#### Exercise description:
Every line with the string "Multi" in it belongs in your answer, so copy them all from the data.

(Stored items)
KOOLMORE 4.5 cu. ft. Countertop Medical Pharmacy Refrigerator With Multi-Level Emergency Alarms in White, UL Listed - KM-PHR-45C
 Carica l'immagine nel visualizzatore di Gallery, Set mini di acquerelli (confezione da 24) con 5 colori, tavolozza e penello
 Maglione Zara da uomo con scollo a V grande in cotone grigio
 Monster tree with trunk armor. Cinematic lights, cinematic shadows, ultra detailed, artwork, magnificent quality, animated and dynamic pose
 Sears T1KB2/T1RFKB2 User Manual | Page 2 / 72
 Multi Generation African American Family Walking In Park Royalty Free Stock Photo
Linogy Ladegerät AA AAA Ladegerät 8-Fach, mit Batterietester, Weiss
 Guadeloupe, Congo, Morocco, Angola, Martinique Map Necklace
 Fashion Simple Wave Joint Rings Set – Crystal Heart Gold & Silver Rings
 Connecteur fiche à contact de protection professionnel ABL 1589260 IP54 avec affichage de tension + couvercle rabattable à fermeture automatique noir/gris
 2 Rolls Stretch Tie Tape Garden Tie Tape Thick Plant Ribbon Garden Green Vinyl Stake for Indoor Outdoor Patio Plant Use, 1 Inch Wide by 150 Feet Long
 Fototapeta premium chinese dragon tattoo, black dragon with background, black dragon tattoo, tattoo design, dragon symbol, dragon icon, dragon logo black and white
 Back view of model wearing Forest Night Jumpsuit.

#### Result:
KOOLMORE 4.5 cu. ft. Countertop Medical Pharmacy Refrigerator With Multi-Level Emergency Alarms in White, UL Listed - KM-PHR-45C
 Multi Generation African American Family Walking In Park Royalty Free Stock Photo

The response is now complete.